When asked by the Boston Globe if he had heard rumors that he could play Lex Luthor for six movies, Cranston said, “Six? This is all news to me.”
The 57-year-old added, “I think that maybe my name is bandied about because I’m known to be bald. ‘What bald guy can we get?’ The reality is they can take any actor and shave his head or put a bald cap on him.”
If, however, Cranston were asked to play Superman’s archnemesis, he joked that he wouldn’t be able to go to Gene Hackman — who played Lex Luthor in Superman and Superman II — for advice.
“I can just see how that phone call would go, ‘Gene? Hi, this is Bryan Cranston.’ ‘Who? Bryan Cranston? What do you want? How did you get this number,'” he said.
One casting that is confirmed for the Man of Steel sequel is Ben Affleck as Batman. News of Affleck’s casting was met with heavy criticism, with most detractors citing his previous turn as a superhero. However, Affleck has also had his share of supporters, including friend Kevin Smith. The Jay & Silent Bob director said Affleck “has loved Batman going as far back” as he could remember, and that he only took the lead in Daredevil because he didn’t think there would be another Batman movie.
“He only did Daredevil because he loved Frank Miller’s (graphic novel) Dark Knight Returns. He’s like, ‘They’re never going to make another Batman,’ because this was after Batman had nipples,” Smith said. “So he was like, ‘Daredevil’s cool, and Miller wrote him as well’. So he liked the character, but it was always rooted in Batman.”

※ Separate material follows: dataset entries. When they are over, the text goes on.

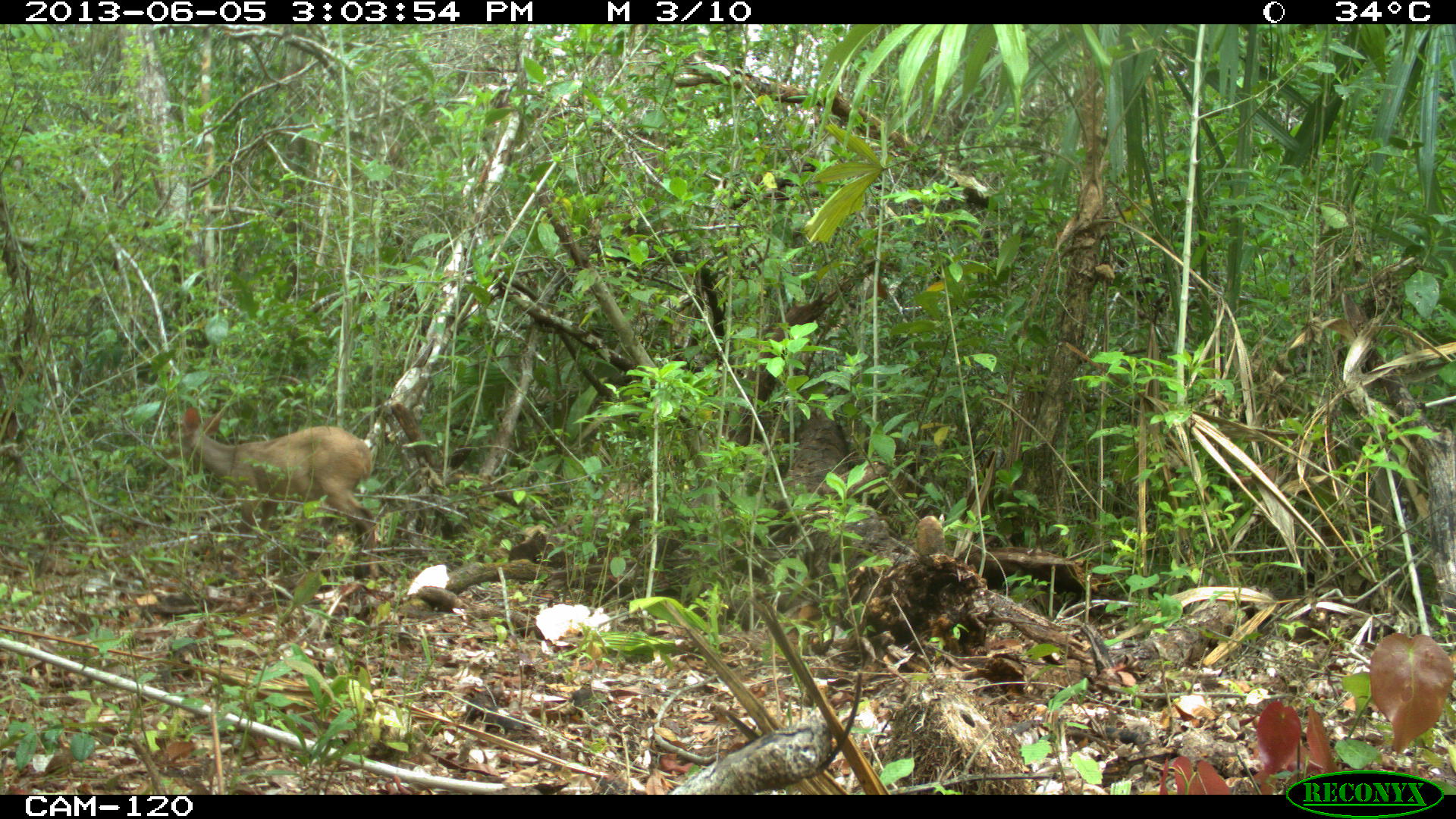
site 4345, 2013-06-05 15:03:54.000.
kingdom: Animalia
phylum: Chordata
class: Mammalia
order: Artiodactyla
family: Cervidae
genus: Odocoileus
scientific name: Odocoileus pandora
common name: yucatán brown brocket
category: mazama pandora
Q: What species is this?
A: Mazama pandora (yucatán brown brocket) (Odocoileus pandora).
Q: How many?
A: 1.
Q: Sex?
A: Female.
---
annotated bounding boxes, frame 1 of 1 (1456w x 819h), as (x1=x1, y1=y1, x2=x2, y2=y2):
mazama pandora: (x1=160, y1=403, x2=380, y2=582)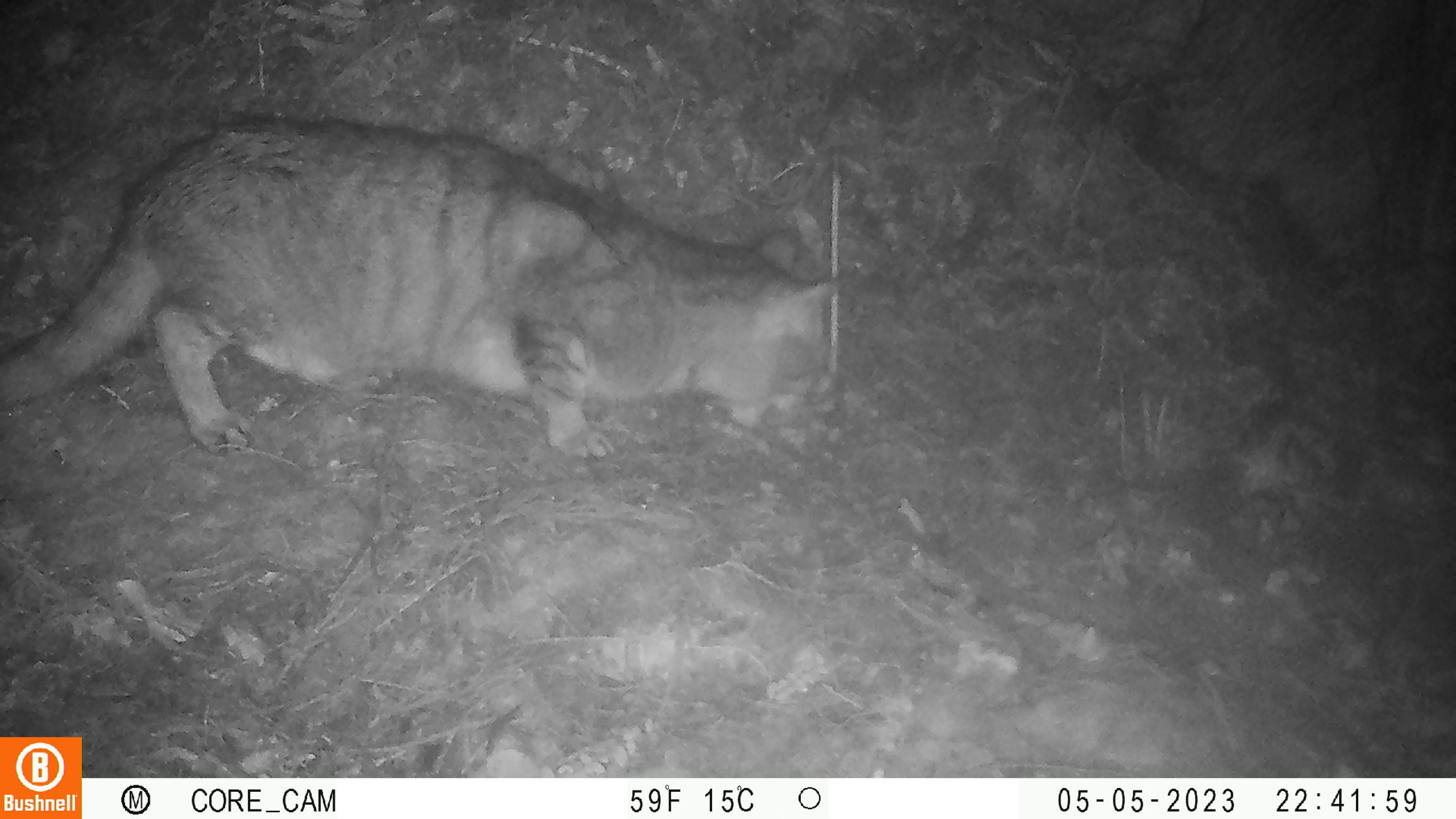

Bryan Cranston is currently preparing to play Lyndon B. Johnson in the play All the Way, which begins previews at the American Repertory Theater on September 13. He’ll also be directing an episode of ABC’s Modern Family. But after that, he said he’ll probably take a break for the next couple of months.
“I think I’ll relax the rest of the year,” Cranston said. “There’s some irons in the fire, things that people are talking about, but nothing is set.”